Crucially, the $29.5 trillion figure measures value only at the mine gate. Once minerals are refined into steel, aluminium, fertiliser, batteries and alloys, AFC says Africa’s economic potential expands ‘by an order of magnitude’.
Steel and the price of misalignment
The report uses the steel value chain as a case study of Africa’s structural challenge.
Africa holds world-class deposits of manganese, chromium and nickel, while iron ore production is entering a new growth cycle. Yet these supply chains remain commercially tied to Asian steel demand rather than Africa’s own development needs.
When China’s property sector slowed, the impact rippled straight into African mineral markets. In the Democratic Republic of the Congo, cobalt production quotas were introduced to stabilise falling prices. In South Africa, primary steelmaking capacity contracted amid weak domestic demand, high energy costs and fragmented offtake. In Gabon, major manganese operations periodically suspended production as Asian orders softened.
This occurred even as African governments expanded railways, ports, housing and industrial capacity — all steel-intensive activities. The constraint, AFC argues, is not a lack of demand, but a failure to anchor demand within Africa itself.
Infrastructure as the missing link
Rather than treating roads, rail and power as secondary, the Compendium places infrastructure at the centre of mineral strategy.
The study overlays mineral deposits with rail corridors, ports, power plants and transmission lines to identify where regional value chains could realistically be built. It calls for shared rail investments, cross-border electricity grids and industrial zones clustered near mineral belts.
The Lobito Corridor, linking the Copperbelt to the Atlantic, is highlighted as a model for integrated development: faster logistics, lower carbon intensity and stronger market access.
Reliable, affordable electricity is presented as the decisive factor for beneficiation. Without stable power, smelters, refineries and battery plants remain commercially unviable.
Minerals in a fragmenting world
The Compendium situates Africa’s strategy within a shifting global economy marked by trade tensions, export controls and industrial reshoring.
As the US, EU and China seek to diversify critical mineral supplies, Africa’s strategic importance is rising — but only if it can offer value-added production rather than raw ore.
AFC urges selective integration into segments where processing is concentrated and politically sensitive, including rare earths, graphite, manganese and uranium — materials vital for defence, clean energy and high-tech manufacturing.
Signs of momentum
Despite structural constraints, the report notes encouraging progress across several countries.
Angola is advancing one of the world’s largest high-grade rare earth deposits for magnet metals.
Mozambique has become a key feedstock anchor for graphite and battery anode materials.
Southern African projects are moving ahead on battery-grade manganese sulphate.
Namibia and Malawi have restarted uranium production across 2024–25.
These developments signal a gradual shift from simple extraction to higher-value production.
AFC’s development lens
Launching the Compendium, AFC president Samaila Zubairu said the objective was to ‘reframe the sector through an African lens and convert endowment into execution pathways for collective prosperity’.
He added that the report maps full mineral value chains — linking reserves and production to processing capacity, power systems, transport networks and regional industrial corridors — to improve transparency and guide smarter investment.
For AFC, mining is inseparable from energy, logistics and regional planning.
From rocks to industry
As Mining Indaba delegates debated deals in Cape Town, the message was clear: Africa does not lack minerals — it lacks coordination.
If governments, financiers and regional bodies can align geology with grids, rails with refineries, and mines with African markets, the continent could move from price-taker to value creator.
For now, the $29.5 trillion remains largely beneath African soil — a measure of both promise and unfinished work.

□ □ □ □ □

• Required work:
1 – In the article on African minerals, turn the paragraph that begins "When China's property sector slowed" into a short bulleted list that keeps its main facts.
2 – Quote everything in the article on African minerals from "AFC’s development lens" down to "guide smarter investment.".
3 – Name every material the article on African minerals says AFC urges selective integration into.
You won't need the data that comes after the article on African minerals.

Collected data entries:
□ □ □ □ □

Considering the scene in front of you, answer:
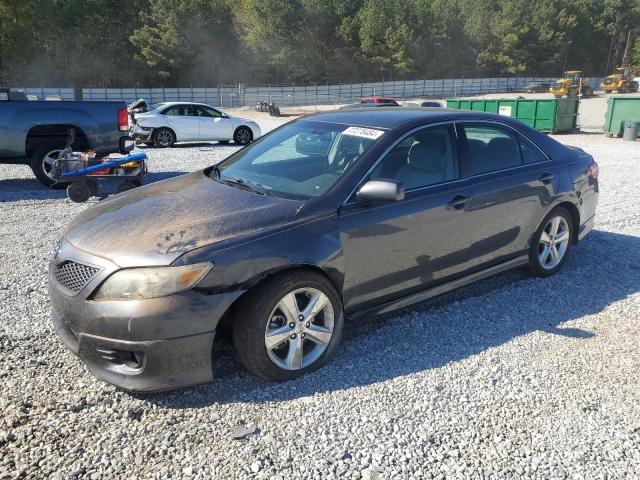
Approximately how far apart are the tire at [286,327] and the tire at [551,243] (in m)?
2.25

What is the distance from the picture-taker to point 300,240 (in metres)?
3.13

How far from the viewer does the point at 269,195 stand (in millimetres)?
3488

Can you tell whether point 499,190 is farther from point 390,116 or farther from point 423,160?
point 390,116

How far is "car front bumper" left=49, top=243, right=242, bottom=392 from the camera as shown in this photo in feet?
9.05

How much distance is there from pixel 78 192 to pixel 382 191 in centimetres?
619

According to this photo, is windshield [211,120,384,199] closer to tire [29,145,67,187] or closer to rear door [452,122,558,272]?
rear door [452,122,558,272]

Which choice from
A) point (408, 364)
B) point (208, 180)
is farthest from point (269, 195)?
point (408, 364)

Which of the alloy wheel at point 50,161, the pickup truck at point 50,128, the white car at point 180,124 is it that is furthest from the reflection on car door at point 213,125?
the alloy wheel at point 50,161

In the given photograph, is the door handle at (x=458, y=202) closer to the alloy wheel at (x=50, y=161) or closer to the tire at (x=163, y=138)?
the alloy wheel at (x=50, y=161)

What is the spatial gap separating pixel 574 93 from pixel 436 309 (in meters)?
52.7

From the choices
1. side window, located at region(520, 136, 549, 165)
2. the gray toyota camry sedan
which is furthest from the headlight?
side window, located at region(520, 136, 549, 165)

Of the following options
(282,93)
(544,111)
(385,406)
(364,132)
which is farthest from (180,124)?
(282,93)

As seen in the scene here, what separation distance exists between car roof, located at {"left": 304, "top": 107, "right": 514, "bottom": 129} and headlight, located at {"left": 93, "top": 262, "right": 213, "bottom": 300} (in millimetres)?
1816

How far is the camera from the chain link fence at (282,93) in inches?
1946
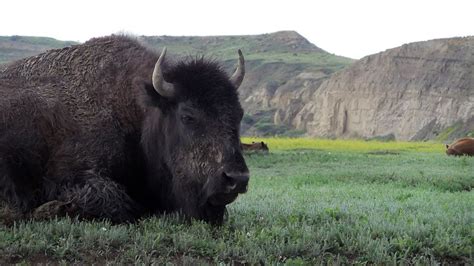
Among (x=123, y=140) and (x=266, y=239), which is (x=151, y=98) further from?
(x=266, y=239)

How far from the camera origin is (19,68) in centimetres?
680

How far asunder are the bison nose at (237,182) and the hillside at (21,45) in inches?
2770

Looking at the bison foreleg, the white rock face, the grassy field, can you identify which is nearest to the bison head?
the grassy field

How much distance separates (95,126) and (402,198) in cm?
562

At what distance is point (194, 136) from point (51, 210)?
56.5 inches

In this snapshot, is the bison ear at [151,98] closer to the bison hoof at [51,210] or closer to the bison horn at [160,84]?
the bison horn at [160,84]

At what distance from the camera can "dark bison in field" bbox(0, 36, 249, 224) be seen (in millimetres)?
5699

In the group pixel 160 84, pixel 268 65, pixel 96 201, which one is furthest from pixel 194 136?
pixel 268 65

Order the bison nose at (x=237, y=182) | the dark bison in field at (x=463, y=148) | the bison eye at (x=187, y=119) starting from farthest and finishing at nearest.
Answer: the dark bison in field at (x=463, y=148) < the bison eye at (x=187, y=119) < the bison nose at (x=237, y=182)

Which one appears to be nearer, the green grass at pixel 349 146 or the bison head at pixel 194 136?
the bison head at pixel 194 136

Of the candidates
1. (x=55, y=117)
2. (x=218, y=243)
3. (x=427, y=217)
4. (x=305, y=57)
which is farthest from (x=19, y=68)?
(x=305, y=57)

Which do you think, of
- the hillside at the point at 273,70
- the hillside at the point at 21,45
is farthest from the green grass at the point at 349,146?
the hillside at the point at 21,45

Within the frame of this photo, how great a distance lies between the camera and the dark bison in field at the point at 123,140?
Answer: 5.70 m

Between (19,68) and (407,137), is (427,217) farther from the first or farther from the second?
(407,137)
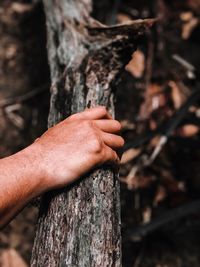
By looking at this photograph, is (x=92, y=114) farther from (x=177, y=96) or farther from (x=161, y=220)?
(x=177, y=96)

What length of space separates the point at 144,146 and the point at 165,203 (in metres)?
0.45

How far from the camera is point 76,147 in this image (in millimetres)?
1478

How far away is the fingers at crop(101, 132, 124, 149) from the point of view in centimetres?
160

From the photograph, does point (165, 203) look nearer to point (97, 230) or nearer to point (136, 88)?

□ □ □ □ □

• Task results:
1 –
- China's property slowdown hit African mineral markets directly.
- Democratic Republic of the Congo: cobalt production quotas were introduced to stabilize falling prices.
- South Africa: primary steelmaking capacity shrank due to weak domestic demand, high energy costs and fragmented offtake.
- Gabon: major manganese operations periodically suspended production as Asian orders softened.

2 –
AFC’s development lens
Launching the Compendium, AFC president Samaila Zubairu said the objective was to ‘reframe the sector through an African lens and convert endowment into execution pathways for collective prosperity’.
He added that the report maps full mineral value chains — linking reserves and production to processing capacity, power systems, transport networks and regional industrial corridors — to improve transparency and guide smarter investment.

3 –
- Rare earths
- Graphite
- Manganese
- Uranium